In the records below, how many lines contain the string "pixel" when case counts? Give only the number.

[Stored data records]
>> START

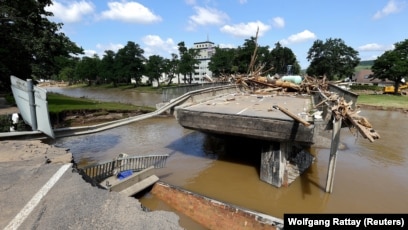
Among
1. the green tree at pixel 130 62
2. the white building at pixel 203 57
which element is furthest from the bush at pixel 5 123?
the white building at pixel 203 57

>> END

RIGHT ANSWER |
4